Relocation is a (usually unfortunate) part of the sports world. The NFL is no stranger to that with three teams — the Rams, Chargers, and Raiders — all picking new homes in the last few years. SB Nation NFL is looking at the fallout and ramifications of team displacements throughout NFL history, and what moves could be coming next in a relocation-themed week.
Let’s establish one thing right away: No NFL team is loading up the moving trucks any time soon.
The dust has settled on a flurry of relocation chatter in the last five years or so, and now the Rams, Chargers, and Raiders all have (or will soon have) new homes. With those situations resolved, there are now no immediate stadium crises to fix.
The cities of San Diego, Oakland, and St. Louis probably won’t get replacement teams — not in the near future, at least — and there isn’t any huge prospective city lying in wait like Los Angeles was for two decades.
Eventually that’ll change. Stadiums will get old and leases will inch closer to expiration. The NFL is already prepping for that with “stadium credits” — essentially allotted money for constructions and renovations — reportedly a key issue in early collective bargaining agreement negotiations.
And at some point, when stadiums are in need of a replacement, a new city will emerge as a prime candidate to woo an NFL team. Hell, even Hartford, Conn. stepped up as a possibility back when the Los Angeles Rams decided to leave Southern California in the 1990s.
So which NFL team is the likeliest to pack up and leave next? I have a few guesses.
Franchise relocations always happen because of stadium issues, and the Bills are at the top of the list of teams in need of a new place to play. New Era Field, previously known as Rich Stadium and Ralph Wilson Stadium, opened in 1973.
Only five teams — the Rams, Bears, Packers, Raiders, and Chiefs — are currently playing in older venues. The Rams and Raiders are scheduled to leave those stadiums behind after the 2019 season, while the other three have had significant renovation investments.

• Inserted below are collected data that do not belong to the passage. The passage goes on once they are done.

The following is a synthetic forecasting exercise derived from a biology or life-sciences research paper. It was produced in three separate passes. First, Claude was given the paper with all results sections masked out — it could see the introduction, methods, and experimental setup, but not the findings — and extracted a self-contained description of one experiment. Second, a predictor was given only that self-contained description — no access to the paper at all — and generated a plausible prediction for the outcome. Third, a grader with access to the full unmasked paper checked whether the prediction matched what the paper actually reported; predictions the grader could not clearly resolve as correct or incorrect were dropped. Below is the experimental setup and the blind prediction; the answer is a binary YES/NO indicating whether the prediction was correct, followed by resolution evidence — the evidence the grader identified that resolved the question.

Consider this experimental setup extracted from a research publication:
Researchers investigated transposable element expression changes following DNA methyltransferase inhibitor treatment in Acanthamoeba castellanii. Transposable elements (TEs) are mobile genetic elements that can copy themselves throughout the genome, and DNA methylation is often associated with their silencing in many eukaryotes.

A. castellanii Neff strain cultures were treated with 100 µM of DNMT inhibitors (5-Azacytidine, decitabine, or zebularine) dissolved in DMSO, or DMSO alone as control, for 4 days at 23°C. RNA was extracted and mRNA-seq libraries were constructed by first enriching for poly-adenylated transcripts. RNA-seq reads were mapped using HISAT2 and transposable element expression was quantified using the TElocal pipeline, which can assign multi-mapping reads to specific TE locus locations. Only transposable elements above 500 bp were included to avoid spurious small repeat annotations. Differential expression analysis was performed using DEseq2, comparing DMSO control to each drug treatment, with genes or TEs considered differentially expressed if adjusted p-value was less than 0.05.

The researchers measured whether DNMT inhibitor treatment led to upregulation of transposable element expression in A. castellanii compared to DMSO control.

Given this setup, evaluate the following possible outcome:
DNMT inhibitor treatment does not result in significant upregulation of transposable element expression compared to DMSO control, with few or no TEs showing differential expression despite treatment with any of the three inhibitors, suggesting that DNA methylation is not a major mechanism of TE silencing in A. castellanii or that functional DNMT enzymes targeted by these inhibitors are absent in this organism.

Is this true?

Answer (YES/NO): NO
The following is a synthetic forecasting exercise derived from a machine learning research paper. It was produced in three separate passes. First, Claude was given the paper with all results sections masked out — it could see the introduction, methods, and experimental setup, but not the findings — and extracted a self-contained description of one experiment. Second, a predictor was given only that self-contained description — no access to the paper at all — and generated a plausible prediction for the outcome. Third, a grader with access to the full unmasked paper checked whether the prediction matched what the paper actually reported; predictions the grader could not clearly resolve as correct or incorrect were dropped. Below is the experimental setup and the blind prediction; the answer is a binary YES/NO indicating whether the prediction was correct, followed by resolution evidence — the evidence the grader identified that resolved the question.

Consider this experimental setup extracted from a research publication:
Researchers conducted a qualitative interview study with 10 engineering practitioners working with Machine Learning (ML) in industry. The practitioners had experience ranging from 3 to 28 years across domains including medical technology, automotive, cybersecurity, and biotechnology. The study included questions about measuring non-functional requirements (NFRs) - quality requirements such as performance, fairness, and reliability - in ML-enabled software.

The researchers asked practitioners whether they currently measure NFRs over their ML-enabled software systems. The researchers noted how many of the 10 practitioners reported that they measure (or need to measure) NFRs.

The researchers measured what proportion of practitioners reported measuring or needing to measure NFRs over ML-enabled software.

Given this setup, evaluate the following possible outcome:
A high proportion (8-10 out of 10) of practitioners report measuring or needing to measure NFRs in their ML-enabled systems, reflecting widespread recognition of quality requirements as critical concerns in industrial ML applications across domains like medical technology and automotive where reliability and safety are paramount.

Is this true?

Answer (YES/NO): YES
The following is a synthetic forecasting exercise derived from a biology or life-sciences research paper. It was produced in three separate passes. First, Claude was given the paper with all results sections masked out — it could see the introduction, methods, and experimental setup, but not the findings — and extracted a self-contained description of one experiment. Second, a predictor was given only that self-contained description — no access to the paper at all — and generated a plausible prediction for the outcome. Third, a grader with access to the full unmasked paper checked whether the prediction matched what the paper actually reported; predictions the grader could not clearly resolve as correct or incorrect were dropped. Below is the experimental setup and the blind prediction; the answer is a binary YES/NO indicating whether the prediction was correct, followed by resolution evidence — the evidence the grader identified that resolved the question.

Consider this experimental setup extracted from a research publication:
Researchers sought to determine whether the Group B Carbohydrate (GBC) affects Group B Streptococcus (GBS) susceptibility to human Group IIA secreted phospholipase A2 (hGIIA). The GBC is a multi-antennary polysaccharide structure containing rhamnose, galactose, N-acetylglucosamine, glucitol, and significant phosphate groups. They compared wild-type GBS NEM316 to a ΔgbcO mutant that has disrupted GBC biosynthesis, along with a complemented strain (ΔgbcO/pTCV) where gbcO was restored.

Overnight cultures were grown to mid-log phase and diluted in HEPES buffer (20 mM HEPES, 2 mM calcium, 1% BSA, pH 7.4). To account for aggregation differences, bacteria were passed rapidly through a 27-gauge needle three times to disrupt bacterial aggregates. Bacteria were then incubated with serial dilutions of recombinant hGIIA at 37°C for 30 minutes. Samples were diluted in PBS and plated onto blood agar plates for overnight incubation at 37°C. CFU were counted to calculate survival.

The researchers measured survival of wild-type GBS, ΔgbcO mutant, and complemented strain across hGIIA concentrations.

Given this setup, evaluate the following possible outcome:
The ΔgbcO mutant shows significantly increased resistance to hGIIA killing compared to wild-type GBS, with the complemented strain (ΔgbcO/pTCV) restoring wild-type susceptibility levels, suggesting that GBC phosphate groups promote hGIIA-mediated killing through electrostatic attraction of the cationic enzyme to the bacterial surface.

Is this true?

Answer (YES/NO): YES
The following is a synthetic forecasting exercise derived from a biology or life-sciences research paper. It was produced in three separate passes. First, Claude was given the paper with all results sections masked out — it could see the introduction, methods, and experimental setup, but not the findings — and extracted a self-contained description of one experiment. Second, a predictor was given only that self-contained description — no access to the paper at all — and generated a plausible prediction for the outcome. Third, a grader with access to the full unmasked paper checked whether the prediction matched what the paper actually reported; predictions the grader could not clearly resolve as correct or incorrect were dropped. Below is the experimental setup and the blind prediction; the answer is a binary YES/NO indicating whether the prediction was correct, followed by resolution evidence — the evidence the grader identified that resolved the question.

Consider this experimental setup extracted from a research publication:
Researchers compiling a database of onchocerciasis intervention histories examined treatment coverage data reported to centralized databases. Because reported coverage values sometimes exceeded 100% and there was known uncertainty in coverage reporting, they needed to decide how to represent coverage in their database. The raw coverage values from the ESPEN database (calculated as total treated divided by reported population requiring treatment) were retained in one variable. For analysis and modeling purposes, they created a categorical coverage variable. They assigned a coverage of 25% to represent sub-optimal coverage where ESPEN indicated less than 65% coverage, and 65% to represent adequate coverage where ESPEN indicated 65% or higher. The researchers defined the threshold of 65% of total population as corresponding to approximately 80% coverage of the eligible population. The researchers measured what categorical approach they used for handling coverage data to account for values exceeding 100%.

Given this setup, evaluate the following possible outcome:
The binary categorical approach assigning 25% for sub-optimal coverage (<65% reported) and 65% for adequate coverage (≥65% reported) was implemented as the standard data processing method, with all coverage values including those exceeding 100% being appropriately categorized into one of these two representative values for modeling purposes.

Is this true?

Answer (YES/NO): YES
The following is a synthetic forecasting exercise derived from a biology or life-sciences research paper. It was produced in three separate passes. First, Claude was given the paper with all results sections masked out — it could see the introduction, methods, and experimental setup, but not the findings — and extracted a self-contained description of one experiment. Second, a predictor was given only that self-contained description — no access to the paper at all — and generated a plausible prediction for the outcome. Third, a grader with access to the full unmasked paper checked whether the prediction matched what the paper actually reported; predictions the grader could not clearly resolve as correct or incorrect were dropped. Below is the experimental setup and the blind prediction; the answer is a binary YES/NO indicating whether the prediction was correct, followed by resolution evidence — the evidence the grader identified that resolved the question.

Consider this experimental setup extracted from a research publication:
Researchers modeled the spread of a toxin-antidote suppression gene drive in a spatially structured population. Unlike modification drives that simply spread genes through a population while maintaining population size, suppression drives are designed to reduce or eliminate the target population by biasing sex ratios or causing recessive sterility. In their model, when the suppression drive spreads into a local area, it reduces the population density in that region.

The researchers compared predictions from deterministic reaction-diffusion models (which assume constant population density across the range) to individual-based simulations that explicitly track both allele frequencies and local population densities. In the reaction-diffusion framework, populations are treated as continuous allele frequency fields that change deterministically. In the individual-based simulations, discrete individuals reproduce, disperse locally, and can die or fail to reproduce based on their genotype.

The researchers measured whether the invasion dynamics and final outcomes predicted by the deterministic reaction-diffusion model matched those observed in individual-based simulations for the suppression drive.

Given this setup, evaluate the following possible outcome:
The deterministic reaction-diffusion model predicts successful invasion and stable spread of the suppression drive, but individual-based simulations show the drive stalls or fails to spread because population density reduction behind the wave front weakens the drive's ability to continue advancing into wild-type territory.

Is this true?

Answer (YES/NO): NO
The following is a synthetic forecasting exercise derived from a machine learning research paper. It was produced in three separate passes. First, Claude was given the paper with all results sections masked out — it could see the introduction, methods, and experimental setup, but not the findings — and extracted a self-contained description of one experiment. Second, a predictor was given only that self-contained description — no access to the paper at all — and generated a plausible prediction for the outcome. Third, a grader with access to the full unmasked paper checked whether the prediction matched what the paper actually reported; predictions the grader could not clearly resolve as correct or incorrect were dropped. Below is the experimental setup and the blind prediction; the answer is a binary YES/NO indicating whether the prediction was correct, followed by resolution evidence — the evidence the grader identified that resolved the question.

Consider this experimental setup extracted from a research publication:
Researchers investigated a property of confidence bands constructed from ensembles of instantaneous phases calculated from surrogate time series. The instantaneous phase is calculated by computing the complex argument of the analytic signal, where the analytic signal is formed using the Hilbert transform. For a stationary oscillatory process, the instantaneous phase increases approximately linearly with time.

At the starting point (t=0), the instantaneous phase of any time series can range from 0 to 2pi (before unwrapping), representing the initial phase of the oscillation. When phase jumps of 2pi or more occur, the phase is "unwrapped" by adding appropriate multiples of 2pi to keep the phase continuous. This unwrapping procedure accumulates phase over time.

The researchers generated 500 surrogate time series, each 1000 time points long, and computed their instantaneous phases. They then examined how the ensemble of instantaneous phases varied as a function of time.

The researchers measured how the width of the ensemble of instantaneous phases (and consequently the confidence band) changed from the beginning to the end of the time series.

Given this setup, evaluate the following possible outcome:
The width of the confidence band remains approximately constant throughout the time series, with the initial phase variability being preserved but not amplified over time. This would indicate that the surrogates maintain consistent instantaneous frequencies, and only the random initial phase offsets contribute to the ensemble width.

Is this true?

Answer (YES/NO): NO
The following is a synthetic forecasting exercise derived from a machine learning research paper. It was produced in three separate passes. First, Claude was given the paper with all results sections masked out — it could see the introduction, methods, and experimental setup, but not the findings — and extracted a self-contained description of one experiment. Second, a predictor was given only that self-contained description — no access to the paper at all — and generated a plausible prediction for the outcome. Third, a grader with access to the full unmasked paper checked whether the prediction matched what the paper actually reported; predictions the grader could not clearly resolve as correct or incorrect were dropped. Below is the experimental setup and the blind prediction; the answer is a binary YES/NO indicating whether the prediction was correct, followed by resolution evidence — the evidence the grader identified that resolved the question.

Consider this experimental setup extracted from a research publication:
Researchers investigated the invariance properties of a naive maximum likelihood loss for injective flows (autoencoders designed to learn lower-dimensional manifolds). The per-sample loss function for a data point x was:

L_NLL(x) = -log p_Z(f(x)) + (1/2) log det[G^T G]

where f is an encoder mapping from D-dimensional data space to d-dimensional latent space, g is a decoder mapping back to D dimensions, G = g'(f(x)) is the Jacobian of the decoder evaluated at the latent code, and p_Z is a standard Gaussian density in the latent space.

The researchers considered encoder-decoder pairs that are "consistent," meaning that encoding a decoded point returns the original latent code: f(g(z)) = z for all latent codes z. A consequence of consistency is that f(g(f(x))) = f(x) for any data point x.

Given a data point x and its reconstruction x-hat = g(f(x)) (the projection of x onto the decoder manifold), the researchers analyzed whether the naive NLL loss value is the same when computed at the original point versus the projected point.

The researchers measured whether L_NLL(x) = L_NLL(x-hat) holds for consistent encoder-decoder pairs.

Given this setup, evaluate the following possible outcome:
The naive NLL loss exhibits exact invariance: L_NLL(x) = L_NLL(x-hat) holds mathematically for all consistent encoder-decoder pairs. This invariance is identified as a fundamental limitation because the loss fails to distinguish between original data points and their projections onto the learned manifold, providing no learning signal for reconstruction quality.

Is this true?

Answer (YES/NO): YES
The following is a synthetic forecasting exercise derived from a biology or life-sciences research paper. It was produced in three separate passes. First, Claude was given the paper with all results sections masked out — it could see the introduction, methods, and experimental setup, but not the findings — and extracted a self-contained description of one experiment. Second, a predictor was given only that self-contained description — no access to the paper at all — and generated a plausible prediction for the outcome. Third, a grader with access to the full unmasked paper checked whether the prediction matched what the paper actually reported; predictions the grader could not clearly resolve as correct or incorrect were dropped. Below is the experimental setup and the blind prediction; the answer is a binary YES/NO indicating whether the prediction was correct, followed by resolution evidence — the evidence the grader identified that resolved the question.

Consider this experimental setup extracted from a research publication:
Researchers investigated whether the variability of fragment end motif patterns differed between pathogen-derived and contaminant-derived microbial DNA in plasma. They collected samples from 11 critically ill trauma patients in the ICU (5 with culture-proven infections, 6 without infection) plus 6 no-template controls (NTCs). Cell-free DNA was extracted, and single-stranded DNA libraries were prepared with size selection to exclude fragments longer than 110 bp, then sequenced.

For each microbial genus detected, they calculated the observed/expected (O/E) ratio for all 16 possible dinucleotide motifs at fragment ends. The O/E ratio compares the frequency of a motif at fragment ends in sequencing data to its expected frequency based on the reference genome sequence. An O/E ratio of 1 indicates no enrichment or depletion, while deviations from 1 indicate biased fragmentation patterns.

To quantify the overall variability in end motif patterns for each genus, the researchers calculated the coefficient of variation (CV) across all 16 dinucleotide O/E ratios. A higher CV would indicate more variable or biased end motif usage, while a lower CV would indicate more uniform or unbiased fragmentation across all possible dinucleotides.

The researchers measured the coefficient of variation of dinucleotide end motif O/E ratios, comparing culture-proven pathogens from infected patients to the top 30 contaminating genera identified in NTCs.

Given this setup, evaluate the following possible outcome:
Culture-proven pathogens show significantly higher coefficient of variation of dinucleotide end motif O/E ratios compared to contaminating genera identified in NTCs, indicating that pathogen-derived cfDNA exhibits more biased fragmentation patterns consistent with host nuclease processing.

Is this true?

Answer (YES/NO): YES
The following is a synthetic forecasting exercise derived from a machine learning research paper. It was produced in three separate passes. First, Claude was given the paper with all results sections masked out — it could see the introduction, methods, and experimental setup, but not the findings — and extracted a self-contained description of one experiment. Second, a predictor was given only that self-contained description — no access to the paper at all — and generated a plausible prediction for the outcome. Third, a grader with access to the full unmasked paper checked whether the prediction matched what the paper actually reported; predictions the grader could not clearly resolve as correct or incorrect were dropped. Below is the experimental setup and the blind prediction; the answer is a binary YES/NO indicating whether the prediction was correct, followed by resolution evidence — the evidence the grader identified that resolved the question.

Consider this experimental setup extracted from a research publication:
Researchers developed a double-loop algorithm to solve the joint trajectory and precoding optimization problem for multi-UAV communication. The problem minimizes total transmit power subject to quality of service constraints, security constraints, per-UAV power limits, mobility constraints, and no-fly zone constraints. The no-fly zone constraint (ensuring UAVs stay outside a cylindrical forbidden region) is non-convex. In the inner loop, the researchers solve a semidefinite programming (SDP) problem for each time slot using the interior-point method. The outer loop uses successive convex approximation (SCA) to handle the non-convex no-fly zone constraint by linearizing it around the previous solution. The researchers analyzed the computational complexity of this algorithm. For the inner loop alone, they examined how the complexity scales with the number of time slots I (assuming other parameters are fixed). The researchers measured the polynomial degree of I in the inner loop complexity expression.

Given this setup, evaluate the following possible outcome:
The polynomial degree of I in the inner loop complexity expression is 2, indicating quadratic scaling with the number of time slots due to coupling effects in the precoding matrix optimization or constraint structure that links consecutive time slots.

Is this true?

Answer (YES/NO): NO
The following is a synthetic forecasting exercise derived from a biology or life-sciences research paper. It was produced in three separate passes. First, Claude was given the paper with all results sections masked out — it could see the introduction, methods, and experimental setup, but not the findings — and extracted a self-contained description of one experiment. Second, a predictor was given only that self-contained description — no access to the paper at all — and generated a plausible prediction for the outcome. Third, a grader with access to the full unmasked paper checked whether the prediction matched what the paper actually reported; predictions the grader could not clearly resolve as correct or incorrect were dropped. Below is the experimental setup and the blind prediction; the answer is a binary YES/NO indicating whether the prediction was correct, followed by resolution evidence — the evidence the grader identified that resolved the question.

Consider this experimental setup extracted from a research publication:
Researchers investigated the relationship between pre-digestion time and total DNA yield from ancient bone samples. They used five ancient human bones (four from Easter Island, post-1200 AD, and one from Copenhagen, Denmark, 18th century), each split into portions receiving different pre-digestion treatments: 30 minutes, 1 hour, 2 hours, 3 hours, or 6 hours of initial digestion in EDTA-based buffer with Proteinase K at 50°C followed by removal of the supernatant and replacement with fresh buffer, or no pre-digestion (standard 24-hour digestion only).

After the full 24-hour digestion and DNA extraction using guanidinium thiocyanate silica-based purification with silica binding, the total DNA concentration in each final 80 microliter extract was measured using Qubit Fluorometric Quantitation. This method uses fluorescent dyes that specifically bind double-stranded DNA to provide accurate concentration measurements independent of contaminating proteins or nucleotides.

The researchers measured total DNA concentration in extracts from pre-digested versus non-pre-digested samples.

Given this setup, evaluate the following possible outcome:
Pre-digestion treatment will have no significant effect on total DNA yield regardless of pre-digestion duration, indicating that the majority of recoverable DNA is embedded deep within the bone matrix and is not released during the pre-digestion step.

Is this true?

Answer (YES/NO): NO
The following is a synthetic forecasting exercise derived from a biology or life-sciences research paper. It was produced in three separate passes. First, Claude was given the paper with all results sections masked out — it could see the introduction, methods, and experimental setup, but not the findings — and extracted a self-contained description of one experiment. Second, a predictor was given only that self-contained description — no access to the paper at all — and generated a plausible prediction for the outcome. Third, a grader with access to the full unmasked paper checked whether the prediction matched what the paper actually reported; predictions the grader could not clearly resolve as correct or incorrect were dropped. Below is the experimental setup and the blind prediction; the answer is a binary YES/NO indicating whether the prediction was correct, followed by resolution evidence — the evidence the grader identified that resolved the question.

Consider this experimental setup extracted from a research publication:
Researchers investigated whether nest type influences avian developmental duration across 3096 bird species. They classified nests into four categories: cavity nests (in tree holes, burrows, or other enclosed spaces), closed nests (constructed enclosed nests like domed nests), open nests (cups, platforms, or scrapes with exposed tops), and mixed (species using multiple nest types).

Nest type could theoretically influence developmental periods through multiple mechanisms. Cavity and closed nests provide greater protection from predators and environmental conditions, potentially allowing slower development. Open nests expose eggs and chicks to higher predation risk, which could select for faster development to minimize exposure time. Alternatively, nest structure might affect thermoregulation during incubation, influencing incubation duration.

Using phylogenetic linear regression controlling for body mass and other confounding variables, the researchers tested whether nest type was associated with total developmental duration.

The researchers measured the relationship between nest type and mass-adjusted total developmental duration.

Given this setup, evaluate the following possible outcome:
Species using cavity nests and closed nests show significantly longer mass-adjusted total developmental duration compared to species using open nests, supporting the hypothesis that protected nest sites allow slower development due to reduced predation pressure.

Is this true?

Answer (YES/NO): NO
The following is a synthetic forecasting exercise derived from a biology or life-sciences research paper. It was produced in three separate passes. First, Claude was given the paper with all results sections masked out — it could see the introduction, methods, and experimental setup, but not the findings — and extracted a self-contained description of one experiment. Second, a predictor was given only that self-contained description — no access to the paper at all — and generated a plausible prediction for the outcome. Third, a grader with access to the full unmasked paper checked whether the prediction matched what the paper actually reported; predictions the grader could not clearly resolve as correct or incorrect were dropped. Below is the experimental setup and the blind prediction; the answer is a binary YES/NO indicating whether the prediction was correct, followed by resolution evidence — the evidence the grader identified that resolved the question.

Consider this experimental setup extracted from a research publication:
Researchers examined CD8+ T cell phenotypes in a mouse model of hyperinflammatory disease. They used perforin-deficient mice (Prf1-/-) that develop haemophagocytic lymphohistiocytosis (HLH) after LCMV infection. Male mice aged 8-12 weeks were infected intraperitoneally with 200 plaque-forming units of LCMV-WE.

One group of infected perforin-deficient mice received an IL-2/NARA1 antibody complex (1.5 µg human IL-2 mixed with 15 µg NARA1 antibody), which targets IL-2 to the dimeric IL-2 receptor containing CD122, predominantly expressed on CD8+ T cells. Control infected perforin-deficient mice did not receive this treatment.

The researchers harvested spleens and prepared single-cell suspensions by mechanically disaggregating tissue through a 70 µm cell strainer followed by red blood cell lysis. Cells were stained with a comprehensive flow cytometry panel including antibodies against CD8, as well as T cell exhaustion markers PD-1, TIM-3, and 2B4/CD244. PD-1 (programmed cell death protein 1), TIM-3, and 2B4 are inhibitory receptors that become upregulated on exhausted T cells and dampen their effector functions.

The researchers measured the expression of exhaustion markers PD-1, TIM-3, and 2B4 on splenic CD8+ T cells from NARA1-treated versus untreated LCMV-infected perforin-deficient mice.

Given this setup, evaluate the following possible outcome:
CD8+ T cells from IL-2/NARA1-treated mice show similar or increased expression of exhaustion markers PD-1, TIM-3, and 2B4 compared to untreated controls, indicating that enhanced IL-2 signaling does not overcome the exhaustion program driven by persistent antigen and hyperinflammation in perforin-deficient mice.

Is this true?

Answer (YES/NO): NO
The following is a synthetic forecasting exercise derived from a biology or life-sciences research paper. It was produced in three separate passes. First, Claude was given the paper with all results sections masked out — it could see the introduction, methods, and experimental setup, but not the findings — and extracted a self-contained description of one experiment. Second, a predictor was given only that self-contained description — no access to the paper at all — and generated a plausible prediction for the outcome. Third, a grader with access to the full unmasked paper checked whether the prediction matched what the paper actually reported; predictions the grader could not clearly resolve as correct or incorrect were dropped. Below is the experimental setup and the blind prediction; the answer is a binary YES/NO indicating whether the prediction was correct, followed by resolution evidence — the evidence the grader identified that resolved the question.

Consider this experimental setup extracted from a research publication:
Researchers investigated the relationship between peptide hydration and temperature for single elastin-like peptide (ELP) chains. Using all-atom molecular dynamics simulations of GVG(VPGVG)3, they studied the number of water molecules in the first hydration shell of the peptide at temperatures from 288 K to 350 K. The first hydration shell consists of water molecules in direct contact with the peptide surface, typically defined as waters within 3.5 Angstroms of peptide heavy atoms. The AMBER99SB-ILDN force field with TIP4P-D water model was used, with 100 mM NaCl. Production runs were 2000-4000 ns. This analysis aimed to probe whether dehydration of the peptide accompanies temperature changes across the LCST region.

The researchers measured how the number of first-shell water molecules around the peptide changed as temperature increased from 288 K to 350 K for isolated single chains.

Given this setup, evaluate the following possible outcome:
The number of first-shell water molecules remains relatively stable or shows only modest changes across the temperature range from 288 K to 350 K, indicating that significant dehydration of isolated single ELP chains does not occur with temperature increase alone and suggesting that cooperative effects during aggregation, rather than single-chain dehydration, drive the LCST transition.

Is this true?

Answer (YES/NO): NO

New Era Field had a $130 million renovation in 2012, but that pales in comparison to the funds that went into the stadiums in Chicago ($632 million in 2001-03), Kansas City ($375 million in 2007–10), and Green Bay ($295 million in 2001-03 and $312 million in 2011-15).
For the Bills to stay at their current home, they’d need that kind of cash infusion. The likelier solution is a new stadium altogether.
“I think the answer is probably a scaled-down version of some of these palaces that are being built around the country,” Bills owner Terry Pegula told reporters during the NFL owners’ meeting in March, via The Buffalo News. “The thing [Rams owner] Stan [Kroenke] is building in LA is amazing, Jerry Jones’ facility in Dallas. So we need to do something that’s Buffalo style.”
That’s about as perfect of an answer as Bills fans could possibly hope to hear. Pegula sounds like an owner committed to staying in Buffalo, and he seems realistic about making it happen without lavish demands. It’s part of the reason he was awarded the franchise in the first place after the death of former Bills owner Ralph Wilson.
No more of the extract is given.